The Noh mask was developed during the late 14th century when Noh dramaturgy, one of Japan’s oldest performance arts was born.

“When I went to study in Japan, I was already profoundly influenced by the art of Mexico and I saw that the Japanese masks looked as if they were carved in the same tradition. I wanted to be a part of Noh art right away,” declares Guerrero.

Masks are also clustered in groups such as Carnaval, Frogs, Devils, Freaky Faces, Frida Kahlo inspired masks, Musical, and Healing masks.
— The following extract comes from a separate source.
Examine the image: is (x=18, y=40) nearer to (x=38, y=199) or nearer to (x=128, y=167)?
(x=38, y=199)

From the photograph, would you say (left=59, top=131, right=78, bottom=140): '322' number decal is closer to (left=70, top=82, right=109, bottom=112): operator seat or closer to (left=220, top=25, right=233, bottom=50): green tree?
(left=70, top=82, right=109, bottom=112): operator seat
Most of them have been used in performances throughout the country, as well as in performances by Guerrero.

A force in the Arizona art scene since the early 1970s, Guerrero has participated in the Artist in Education program of the Arizona Arts Commission and has conducted national and international workshops focusing on Dia los de Muertos. He is the founder of Xicanindio Artes, Inc. a nonprofit organization dedicated to better understanding of Latino and Native American Arts.

“I was born and raised in Mesa, Arizona,” he muses. “My family is third generation American. I began to rediscover my roots during the height of the Chicano art movement in San Francisco, Sacramento, and later in Phoenix. My art helps me acknowledge my own ancestors. I am of Mexican descent and from the Juaneno Tribe of Mission Indians in California.”

Guerrero’s Caras y Mascaras: Faces and Masks remains on display through April 25, 2005.